Questions about pictured scenes »
------

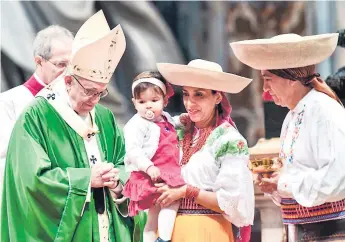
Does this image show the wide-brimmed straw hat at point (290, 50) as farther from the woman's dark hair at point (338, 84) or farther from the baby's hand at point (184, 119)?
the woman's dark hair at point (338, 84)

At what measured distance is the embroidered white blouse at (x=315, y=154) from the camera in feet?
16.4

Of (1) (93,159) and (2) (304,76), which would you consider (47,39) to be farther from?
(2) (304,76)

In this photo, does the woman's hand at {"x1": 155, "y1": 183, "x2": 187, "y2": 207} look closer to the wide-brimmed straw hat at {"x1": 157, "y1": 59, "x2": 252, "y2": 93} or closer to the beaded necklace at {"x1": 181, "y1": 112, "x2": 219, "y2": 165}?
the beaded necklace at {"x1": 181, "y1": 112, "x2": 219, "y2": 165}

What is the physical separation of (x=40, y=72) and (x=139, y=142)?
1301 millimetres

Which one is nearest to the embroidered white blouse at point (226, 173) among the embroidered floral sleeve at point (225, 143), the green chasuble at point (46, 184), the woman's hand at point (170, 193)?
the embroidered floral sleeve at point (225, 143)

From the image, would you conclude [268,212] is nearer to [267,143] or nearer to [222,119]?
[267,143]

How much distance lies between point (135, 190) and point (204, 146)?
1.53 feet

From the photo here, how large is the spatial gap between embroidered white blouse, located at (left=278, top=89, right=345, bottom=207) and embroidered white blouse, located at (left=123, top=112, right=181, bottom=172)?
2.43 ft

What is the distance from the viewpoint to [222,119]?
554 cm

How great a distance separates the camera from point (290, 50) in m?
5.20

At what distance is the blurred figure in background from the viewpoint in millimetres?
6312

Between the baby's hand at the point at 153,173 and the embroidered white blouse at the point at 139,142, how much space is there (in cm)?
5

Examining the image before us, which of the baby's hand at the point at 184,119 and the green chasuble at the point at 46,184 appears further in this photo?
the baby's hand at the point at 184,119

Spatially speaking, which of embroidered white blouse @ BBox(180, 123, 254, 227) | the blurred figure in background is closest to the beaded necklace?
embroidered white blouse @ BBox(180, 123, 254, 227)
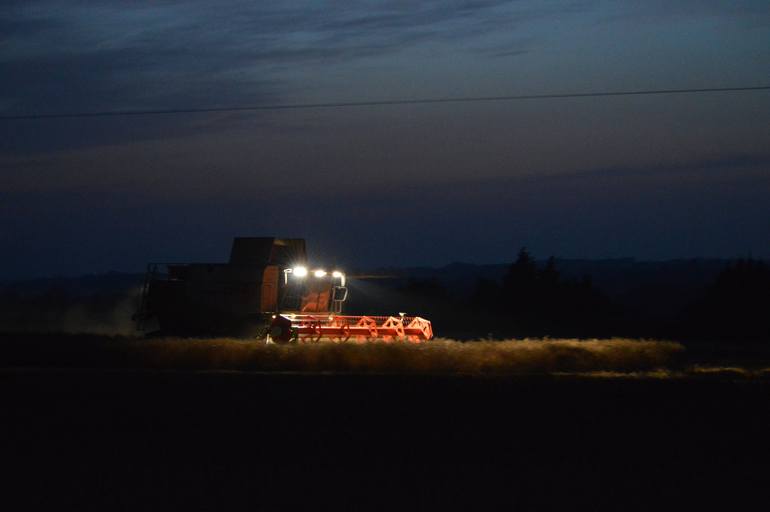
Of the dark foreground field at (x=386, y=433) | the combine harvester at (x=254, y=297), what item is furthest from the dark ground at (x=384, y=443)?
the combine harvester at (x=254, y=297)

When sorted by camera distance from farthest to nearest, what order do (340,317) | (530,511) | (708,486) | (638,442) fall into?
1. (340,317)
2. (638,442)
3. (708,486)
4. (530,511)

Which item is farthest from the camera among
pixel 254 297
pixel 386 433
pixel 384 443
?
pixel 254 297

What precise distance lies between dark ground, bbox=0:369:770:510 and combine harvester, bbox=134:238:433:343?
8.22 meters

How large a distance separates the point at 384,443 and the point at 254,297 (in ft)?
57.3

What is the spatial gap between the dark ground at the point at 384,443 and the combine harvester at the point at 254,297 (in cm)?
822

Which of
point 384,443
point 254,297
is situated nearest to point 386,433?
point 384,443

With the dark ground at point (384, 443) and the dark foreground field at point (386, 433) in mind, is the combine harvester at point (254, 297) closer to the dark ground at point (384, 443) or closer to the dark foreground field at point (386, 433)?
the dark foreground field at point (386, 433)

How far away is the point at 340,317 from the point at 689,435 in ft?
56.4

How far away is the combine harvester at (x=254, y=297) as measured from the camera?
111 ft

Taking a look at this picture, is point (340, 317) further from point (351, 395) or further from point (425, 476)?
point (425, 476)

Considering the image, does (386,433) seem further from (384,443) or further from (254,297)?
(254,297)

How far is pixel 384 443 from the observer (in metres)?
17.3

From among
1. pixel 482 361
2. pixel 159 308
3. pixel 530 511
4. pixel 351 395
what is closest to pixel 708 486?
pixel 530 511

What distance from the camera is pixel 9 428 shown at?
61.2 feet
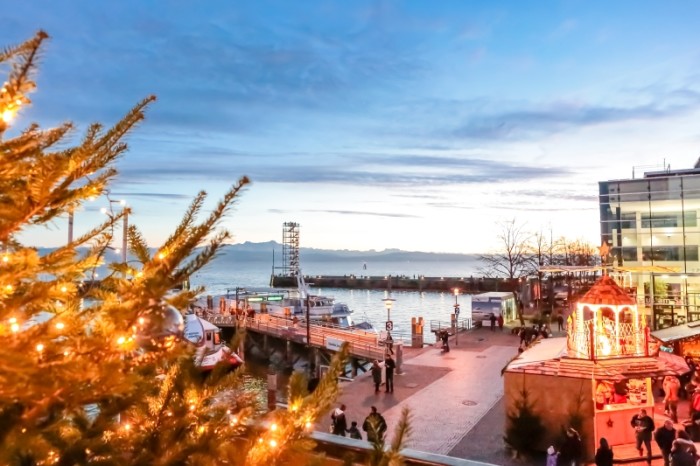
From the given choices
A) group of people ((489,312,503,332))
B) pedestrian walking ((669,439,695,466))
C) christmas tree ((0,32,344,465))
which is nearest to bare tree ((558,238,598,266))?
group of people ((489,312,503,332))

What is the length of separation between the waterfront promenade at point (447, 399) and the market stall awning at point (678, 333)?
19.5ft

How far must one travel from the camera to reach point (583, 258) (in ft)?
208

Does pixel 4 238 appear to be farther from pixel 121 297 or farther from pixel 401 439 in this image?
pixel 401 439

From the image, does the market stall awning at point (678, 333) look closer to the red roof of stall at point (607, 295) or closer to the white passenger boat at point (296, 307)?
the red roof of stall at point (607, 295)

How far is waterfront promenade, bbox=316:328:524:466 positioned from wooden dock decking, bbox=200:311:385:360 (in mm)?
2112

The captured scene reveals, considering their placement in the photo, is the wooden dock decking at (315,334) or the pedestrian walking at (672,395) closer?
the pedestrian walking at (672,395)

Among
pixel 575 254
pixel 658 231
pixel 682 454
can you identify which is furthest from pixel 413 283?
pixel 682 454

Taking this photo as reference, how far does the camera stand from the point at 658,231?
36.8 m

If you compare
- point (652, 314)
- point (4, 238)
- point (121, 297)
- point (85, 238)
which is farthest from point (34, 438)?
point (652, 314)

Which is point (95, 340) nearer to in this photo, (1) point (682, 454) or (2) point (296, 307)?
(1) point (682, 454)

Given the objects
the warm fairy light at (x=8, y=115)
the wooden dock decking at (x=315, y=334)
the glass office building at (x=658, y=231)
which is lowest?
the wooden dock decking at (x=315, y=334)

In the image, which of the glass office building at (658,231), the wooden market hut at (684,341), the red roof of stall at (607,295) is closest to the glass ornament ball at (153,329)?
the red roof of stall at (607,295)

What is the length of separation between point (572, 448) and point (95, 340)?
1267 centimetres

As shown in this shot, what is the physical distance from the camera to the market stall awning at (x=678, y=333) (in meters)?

------

Exercise goal »
Reproduce the whole listing above word for word, but not its pictures.

The answer »
Does this image show the wide-brimmed straw hat at point (290, 50) as farther from the woman's dark hair at point (338, 84) or farther from the baby's hand at point (184, 119)?
the woman's dark hair at point (338, 84)

At what measured distance is the embroidered white blouse at (x=315, y=154) from the camera in feet?
16.4

Of (1) (93,159) and (2) (304,76), which would you consider (47,39) to be farther from?
(2) (304,76)

In this photo, does the woman's hand at {"x1": 155, "y1": 183, "x2": 187, "y2": 207} look closer to the wide-brimmed straw hat at {"x1": 157, "y1": 59, "x2": 252, "y2": 93} or closer to the beaded necklace at {"x1": 181, "y1": 112, "x2": 219, "y2": 165}?
the beaded necklace at {"x1": 181, "y1": 112, "x2": 219, "y2": 165}

What is the physical separation of (x=40, y=72) and (x=139, y=142)?
1301 millimetres

Which one is nearest to the embroidered white blouse at point (226, 173) among the embroidered floral sleeve at point (225, 143), the green chasuble at point (46, 184), the woman's hand at point (170, 193)?
the embroidered floral sleeve at point (225, 143)

From the image, would you conclude [268,212] is nearer to [267,143] or nearer to [222,119]?
[267,143]

How much distance lies between point (135, 190) and point (204, 146)?
1.53 feet

From the photo here, how large is the spatial gap between embroidered white blouse, located at (left=278, top=89, right=345, bottom=207) and embroidered white blouse, located at (left=123, top=112, right=181, bottom=172)?
2.43 ft

What is the distance from the viewpoint to [222,119]?
554 cm

How great a distance separates the camera from point (290, 50) in m?
5.20

At what distance is the blurred figure in background from the viewpoint in millimetres?
6312

Between the baby's hand at the point at 153,173 and the embroidered white blouse at the point at 139,142, how much space is there (in cm)?
5

Examining the image before us, which of the baby's hand at the point at 184,119 and the green chasuble at the point at 46,184 appears further in this photo?
the baby's hand at the point at 184,119

Spatially speaking, which of embroidered white blouse @ BBox(180, 123, 254, 227) | the blurred figure in background is closest to the beaded necklace?
embroidered white blouse @ BBox(180, 123, 254, 227)
Of the dark foreground field at (x=386, y=433) | the combine harvester at (x=254, y=297), what item is furthest from the dark ground at (x=384, y=443)?
the combine harvester at (x=254, y=297)

When sorted by camera distance from farthest to nearest, what order do (340,317) | (530,511) | (708,486) | (638,442) fall into?
1. (340,317)
2. (638,442)
3. (708,486)
4. (530,511)

Which item is farthest from the camera among
pixel 254 297
pixel 386 433
pixel 384 443
?
pixel 254 297

What precise distance lies between dark ground, bbox=0:369:770:510 and combine harvester, bbox=134:238:433:343?
8.22 meters

How large a distance separates the point at 384,443 and the point at 254,297 (in ft)?
57.3

What is the spatial gap between the dark ground at the point at 384,443 and the combine harvester at the point at 254,297 (in cm)?
822

Which of
point 384,443
point 254,297
is situated nearest to point 386,433?
point 384,443

With the dark ground at point (384, 443) and the dark foreground field at point (386, 433) in mind, is the combine harvester at point (254, 297) closer to the dark ground at point (384, 443) or closer to the dark foreground field at point (386, 433)?
the dark foreground field at point (386, 433)

How far away is the point at 340,317 from the point at 689,435 in ft?
56.4

How far away is the combine harvester at (x=254, y=297) as measured from the camera?
111 ft

Taking a look at this picture, is point (340, 317) further from point (351, 395) or further from point (425, 476)?
point (425, 476)

Considering the image, does (386,433) seem further from (384,443) or further from (254,297)?
(254,297)

How far is pixel 384 443 from the observer (in metres)?
17.3

From among
1. pixel 482 361
2. pixel 159 308
3. pixel 530 511
4. pixel 351 395
what is closest to pixel 708 486?
pixel 530 511

What distance from the camera is pixel 9 428 shown at?
61.2 feet
From the given choices
A) group of people ((489,312,503,332))
B) pedestrian walking ((669,439,695,466))
C) christmas tree ((0,32,344,465))
which is nearest to bare tree ((558,238,598,266))?
group of people ((489,312,503,332))

What is the length of separation between the waterfront promenade at point (447, 399) and the market stall awning at point (678, 333)?
19.5ft

How far must one travel from the camera to reach point (583, 258) (in ft)?
208

Does pixel 4 238 appear to be farther from pixel 121 297 or farther from pixel 401 439 in this image?
pixel 401 439

From the image, does the market stall awning at point (678, 333) look closer to the red roof of stall at point (607, 295) or closer to the white passenger boat at point (296, 307)?
the red roof of stall at point (607, 295)

How far is waterfront promenade, bbox=316:328:524:466 positioned from wooden dock decking, bbox=200:311:385:360 (in mm)?
2112

The captured scene reveals, considering their placement in the photo, is the wooden dock decking at (315,334) or the pedestrian walking at (672,395) closer?
the pedestrian walking at (672,395)

Among
pixel 575 254
pixel 658 231
pixel 682 454
can you identify which is furthest from pixel 413 283?
pixel 682 454

Taking this photo as reference, how far does the camera stand from the point at 658,231?
36.8 m

If you compare
- point (652, 314)
- point (4, 238)
- point (121, 297)
- point (85, 238)
which is farthest from point (34, 438)?
point (652, 314)

Which is point (95, 340) nearer to in this photo, (1) point (682, 454) or (2) point (296, 307)?
(1) point (682, 454)

Given the objects
the warm fairy light at (x=8, y=115)
the wooden dock decking at (x=315, y=334)
the glass office building at (x=658, y=231)
which is lowest?
the wooden dock decking at (x=315, y=334)

In the image, which of the glass office building at (658,231), the wooden market hut at (684,341), the red roof of stall at (607,295) is closest to the glass ornament ball at (153,329)?
the red roof of stall at (607,295)

What is the length of separation between point (572, 448) and point (95, 340)?
1267 centimetres

As shown in this shot, what is the physical distance from the camera to the market stall awning at (x=678, y=333) (in meters)?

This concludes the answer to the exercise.